━━━━━ Data excerpt

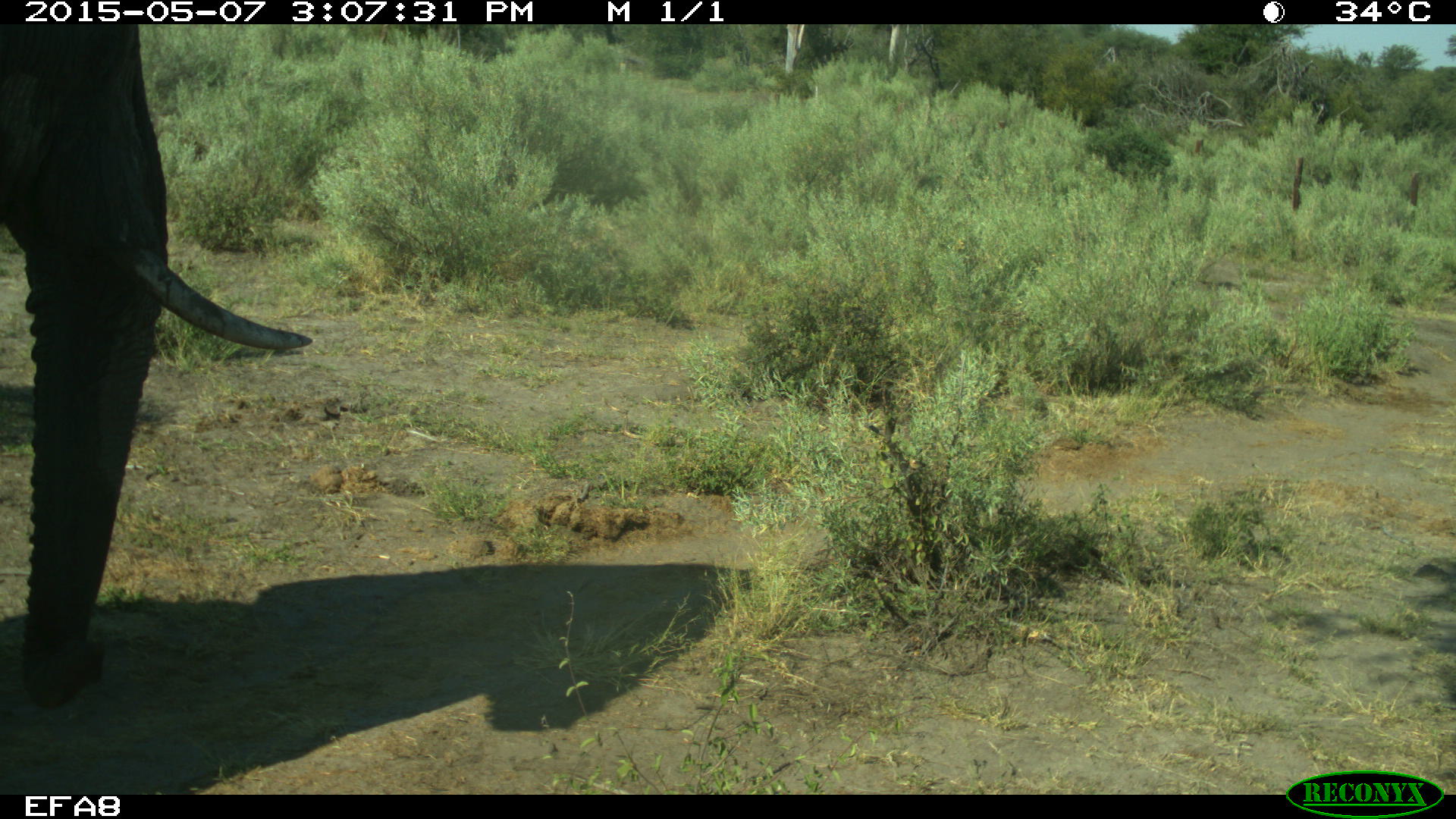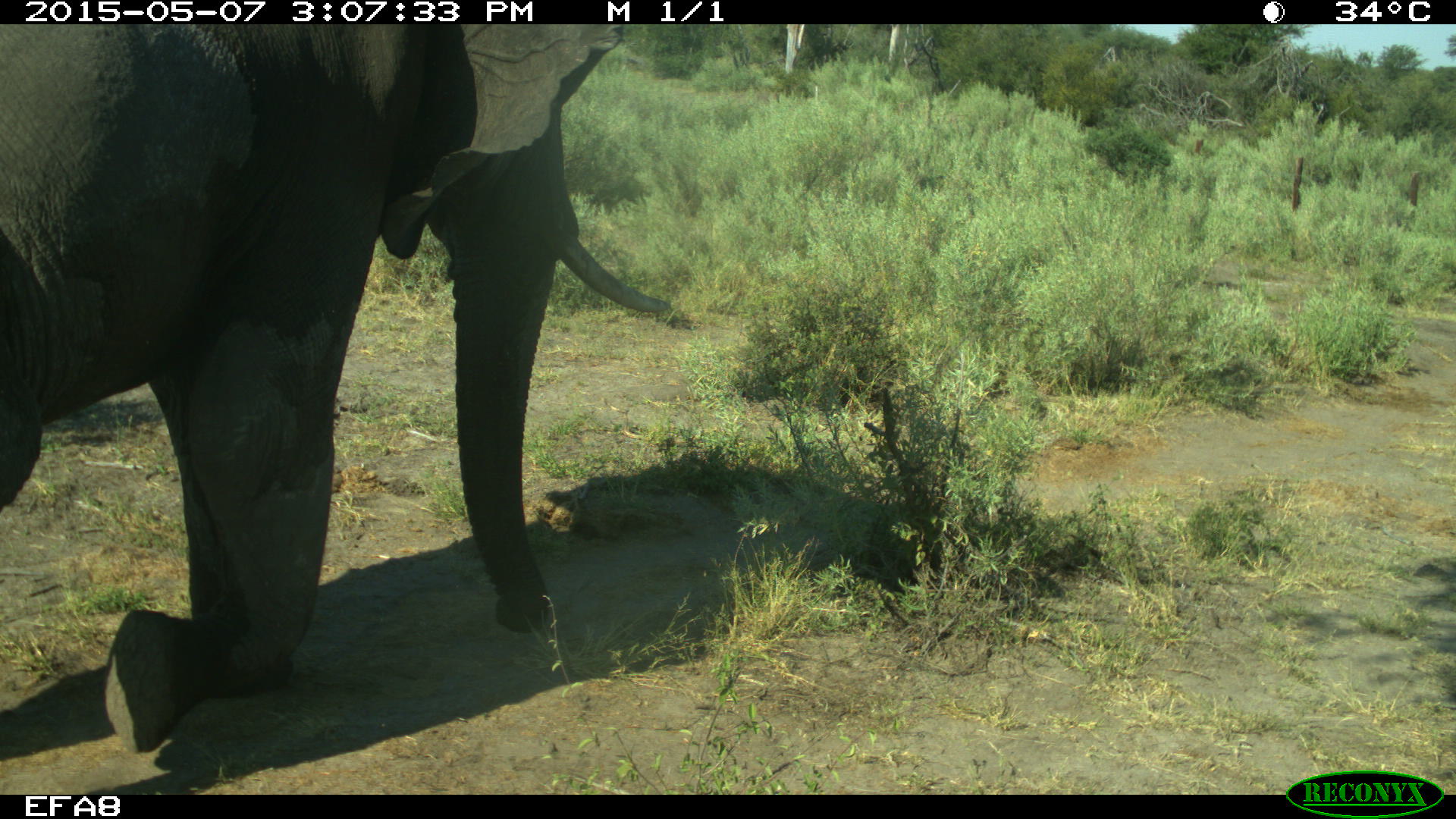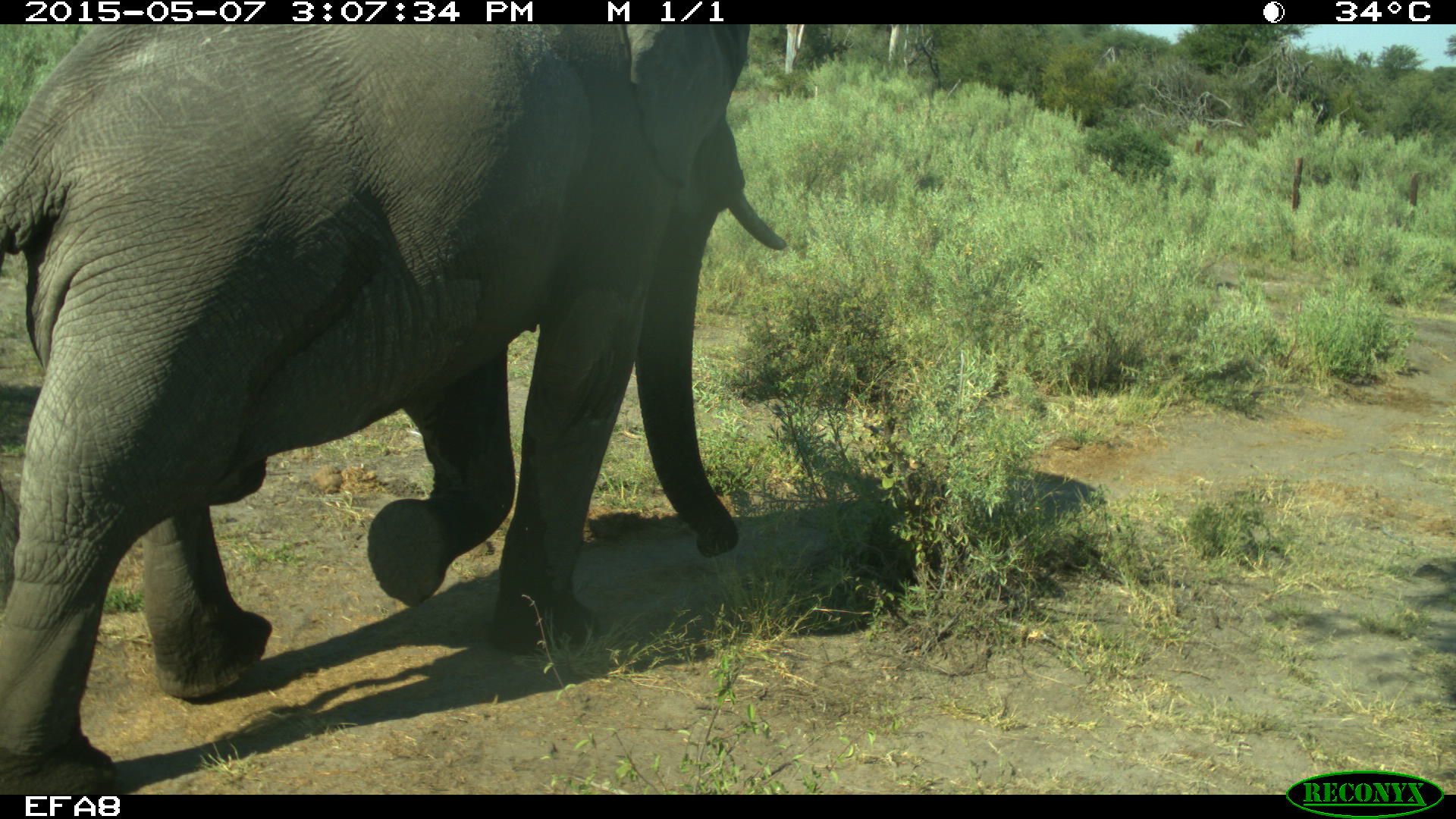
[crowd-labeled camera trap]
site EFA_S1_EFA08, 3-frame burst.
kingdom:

━━━━━━━━━━

What the task asks
Copy the data word for word and omit every picture.

Task output
[crowd-labeled camera trap]
site EFA_S1_EFA08, 3-frame burst.
kingdom:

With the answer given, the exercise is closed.